I have a buggy USB card reader which responds with "Unrecoverable read
error" for particular reads (and probably writes). The error is
triggered immediately when I insert the device and udev runs "vol_id" on
it. The usb-storage people have been quick to figure out a workaround,
but there is also a more general problem.
The kernel's response to this unrecoverable read error is to hang the
vol_id process. "strace" shows that vol_id is hung on sys_read() for at
least 10 minutes. It continues to hang even when I unplug the card
reader. This ties up the device node (/dev/sdb) so that if I re-insert
the card reader, it uses a different device node. It also stops me
hibernating the computer because the vol_id process is "refusing to
freeze". Nor can the hung vol_id be killed; it's stuck in D state. I
have reproduced all of this on linux 2.6.25.3.
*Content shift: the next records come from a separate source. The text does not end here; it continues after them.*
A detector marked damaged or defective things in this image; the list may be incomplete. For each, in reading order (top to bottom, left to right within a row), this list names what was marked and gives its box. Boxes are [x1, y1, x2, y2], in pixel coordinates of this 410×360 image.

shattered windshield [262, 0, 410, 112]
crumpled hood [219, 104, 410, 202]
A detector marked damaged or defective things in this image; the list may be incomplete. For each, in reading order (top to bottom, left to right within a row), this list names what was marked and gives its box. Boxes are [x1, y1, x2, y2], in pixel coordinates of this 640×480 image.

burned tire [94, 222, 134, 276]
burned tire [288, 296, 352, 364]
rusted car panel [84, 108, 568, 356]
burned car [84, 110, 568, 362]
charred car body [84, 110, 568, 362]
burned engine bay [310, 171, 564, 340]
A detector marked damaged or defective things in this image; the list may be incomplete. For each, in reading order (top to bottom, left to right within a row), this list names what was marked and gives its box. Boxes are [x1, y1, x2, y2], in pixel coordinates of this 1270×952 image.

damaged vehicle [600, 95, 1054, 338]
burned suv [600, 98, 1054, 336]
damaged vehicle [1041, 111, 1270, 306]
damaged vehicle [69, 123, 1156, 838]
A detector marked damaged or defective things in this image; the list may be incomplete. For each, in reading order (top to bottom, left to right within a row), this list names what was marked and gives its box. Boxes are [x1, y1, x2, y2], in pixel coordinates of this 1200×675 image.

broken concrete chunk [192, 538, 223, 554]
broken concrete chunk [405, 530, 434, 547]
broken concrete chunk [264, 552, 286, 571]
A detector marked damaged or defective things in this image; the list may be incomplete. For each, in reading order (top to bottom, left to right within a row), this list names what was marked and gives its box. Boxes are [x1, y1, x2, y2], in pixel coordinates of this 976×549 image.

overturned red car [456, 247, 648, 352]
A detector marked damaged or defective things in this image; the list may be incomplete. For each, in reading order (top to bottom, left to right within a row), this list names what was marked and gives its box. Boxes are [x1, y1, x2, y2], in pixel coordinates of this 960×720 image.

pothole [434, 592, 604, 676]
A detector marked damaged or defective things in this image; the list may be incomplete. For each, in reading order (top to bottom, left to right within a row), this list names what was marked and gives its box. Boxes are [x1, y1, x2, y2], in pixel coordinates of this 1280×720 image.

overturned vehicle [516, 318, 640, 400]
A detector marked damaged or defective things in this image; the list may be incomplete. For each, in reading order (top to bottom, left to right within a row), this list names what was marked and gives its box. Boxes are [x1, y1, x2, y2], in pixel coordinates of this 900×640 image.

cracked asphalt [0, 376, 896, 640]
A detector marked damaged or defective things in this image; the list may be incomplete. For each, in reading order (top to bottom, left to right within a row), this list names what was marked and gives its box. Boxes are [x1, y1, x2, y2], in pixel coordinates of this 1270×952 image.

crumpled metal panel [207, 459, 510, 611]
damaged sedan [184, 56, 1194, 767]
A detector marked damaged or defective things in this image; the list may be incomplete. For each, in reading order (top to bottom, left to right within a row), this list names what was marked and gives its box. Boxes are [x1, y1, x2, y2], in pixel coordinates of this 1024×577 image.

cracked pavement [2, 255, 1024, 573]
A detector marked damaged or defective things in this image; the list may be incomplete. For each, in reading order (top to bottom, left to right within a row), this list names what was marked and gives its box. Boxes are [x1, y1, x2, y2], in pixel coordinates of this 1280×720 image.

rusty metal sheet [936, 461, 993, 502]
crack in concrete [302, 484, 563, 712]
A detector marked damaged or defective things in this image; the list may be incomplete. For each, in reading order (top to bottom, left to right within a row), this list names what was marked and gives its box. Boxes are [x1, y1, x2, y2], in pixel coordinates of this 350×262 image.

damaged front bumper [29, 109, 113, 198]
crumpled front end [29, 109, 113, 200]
I sent Alan Stern a copy of the kernel messages with
CONFIG_USB_STORAGE_DEBUG. His conclusion was that the hang was not in
usb-storage but elsewhere. I had also sent stack traces automatically
output after a failed hibernation which implicated a filesystem in the
hang (!).
There's a lot going on here. Can anyone help pin down specific
problems? I think the error handling is primarily the responsibility of
the SCSI generic layer, but I don't have any insight into what it is
supposed do. My instinct says that SCSI error handling should be mature
and the issue is in some way specific to usb-storage, but that's just a
feeling.
As a starting point, I've attached dmesg output showing two sets of
stack traces (from Alt-SysRq-T) taken before and after the device was
removed.
Thanks!
Alan